As for the number of servings that can be served to make Roast Chicken with Potatoes & Carrots is 4 servings. So make sure this portion is enough to serve for yourself and your beloved family.
Just in addition, the time it takes to cook Roast Chicken with Potatoes & Carrots estimated approx 105 mins.
To begin with this particular recipe, we have to prepare a few components. You can cook Roast Chicken with Potatoes & Carrots using 8 ingredients and 29 steps. Here is how you can achieve it.
This is a classic Sunday supper that the whole family will love. It’s super simple too. Always try to buy the best quality chicken you can afford – aim for Certified Humane or RSPCA-Assured birds as a minimum, then trade up when you can. I’ve seen the way low-standard chickens are kept and I’d never eat them.
TIP:
The beauty of cooking the whole bird, is you’ll have leftovers for more meals later in the week – shred the meat into stir-fries or sandwiches or boil up the carcass for chicken soup.
EQUIPMENT:
Chopping board
Knife
Vegetable peeler
Large roasting tray/pan
Tongs
Tin foil
Tea or dish towel
Carving knife
Ingredients and spices that need to be Make ready to make Roast Chicken with Potatoes & Carrots:
- 500 g (1 lb) carrots
- 600 g (1 1/4 lb) potatoes
- 1 head garlic
- 5 sprigs fresh rosemary
- olive oil
- 1.6 kg (3 1/2 lb) whole free-range chicken
- 1 lemon
- 5 sprigs fresh thyme
Instructions to make Roast Chicken with Potatoes & Carrots
- Preheat the oven to 220°C/425°F/gas 7.

- Scrub, trim and halve the carrots lengthways.
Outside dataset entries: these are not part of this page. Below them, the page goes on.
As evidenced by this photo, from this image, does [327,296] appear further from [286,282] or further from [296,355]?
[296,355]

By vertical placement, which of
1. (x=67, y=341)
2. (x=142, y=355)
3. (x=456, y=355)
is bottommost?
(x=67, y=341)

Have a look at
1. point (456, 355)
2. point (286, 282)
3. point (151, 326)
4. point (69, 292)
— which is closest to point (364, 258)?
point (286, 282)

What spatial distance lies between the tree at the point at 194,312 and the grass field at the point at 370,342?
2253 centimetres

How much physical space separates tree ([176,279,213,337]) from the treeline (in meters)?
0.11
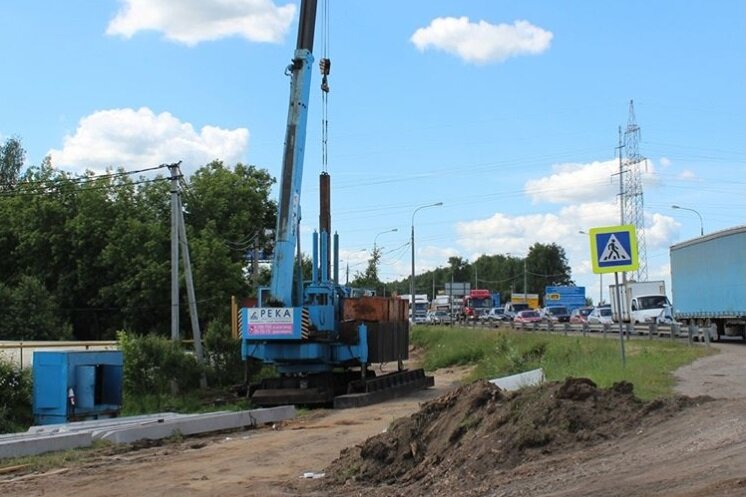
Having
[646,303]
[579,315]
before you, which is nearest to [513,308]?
[579,315]

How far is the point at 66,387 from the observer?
1995 cm

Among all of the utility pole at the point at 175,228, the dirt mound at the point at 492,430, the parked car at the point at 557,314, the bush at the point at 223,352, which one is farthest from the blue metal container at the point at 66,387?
the parked car at the point at 557,314

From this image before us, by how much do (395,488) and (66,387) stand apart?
1351cm

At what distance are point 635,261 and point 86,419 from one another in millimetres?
13718

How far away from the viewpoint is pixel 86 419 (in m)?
20.5

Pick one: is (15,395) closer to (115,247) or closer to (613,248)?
→ (613,248)

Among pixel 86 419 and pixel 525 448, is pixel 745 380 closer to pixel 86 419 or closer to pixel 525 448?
pixel 525 448

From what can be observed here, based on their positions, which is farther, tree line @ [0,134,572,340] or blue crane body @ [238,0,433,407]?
tree line @ [0,134,572,340]

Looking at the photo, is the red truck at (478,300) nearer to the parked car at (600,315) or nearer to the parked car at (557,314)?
the parked car at (557,314)

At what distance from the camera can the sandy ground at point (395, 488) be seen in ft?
23.6

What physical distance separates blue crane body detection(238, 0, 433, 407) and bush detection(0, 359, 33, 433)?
18.7 ft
- Scrub, peel and halve the potatoes, quartering any larger ones.

- Add to a large roasting tray.

- Break the garlic bulb into cloves, leaving them unpeeled.

- Then lightly crush with the at side of a knife.
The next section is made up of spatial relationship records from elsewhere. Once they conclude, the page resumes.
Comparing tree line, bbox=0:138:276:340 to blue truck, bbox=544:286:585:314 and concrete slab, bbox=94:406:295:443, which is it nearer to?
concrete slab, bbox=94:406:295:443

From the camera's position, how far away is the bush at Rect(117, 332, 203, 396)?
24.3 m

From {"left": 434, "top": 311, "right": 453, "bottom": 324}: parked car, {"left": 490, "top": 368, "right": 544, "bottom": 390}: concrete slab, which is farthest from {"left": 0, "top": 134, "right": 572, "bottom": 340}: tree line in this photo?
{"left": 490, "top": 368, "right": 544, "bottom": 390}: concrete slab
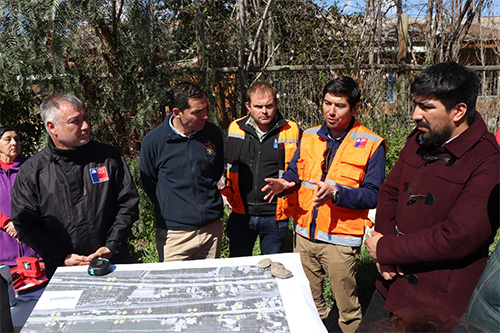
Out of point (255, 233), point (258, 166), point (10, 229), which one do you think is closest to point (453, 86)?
point (258, 166)

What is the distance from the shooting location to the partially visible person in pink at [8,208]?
340 cm

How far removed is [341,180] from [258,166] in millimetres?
840

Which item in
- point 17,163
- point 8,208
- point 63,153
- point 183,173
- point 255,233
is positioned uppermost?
point 63,153

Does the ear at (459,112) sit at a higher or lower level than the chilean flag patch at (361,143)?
higher

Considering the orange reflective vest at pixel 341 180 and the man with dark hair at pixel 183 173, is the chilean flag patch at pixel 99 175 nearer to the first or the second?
the man with dark hair at pixel 183 173

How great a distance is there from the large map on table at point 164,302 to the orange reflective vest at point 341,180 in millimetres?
846

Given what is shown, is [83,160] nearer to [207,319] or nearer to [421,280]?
[207,319]

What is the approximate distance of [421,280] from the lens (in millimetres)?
1991

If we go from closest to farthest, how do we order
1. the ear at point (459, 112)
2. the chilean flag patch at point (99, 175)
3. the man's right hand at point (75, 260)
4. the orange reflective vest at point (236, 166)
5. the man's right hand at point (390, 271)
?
the ear at point (459, 112) → the man's right hand at point (390, 271) → the man's right hand at point (75, 260) → the chilean flag patch at point (99, 175) → the orange reflective vest at point (236, 166)

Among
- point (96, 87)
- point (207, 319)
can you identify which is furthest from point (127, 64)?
point (207, 319)

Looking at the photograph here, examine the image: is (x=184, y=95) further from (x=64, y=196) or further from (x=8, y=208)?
(x=8, y=208)

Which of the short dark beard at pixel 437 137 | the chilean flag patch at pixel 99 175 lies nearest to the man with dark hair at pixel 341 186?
the short dark beard at pixel 437 137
- Pick the rosemary leaves, discarding the stalks.

- Add the garlic and rosemary leaves to the tray.

- Drizzle with oil...

- Season with sea salt and black pepper...

- Then toss well and spread out in an even layer.

- Rub the chicken all over with a pinch of salt and pepper....

- And a drizzle of oil.


- Stuff the chicken cavity with the whole lemon...

- And the thyme sprigs.

- Place the chicken in the tray, on top of the vegetables.

- Reduce the oven temperature to 200oC/400oF/gas 6, then add the chicken and roast for 45 minutes.

- Carefully remove the tray from the oven, use tongs to turn the vegetables over...

- Then spoon any juices from the tray over the chicken.

- Return the tray to the oven for a further 30 minutes, or until the chicken is cooked through.

- To check, pierce a chicken thigh with the tip of a sharp knife – if the juices run clear, it’s done. Otherwise return the tray to the oven, cook for a little while longer and repeat the test.

- Once cooked, transfer the chicken to a board...

- And return the vegetables to the oven for a final 5 minutes to crisp up, if needed.

- Cover the chicken with a layer of tin foil and a tea towel, then leave to rest for 10 to 15 minutes.

- Using a sharp carving knife, carve up the chicken.



- Serve with the roasted veg. Delicious with a green salad on the side.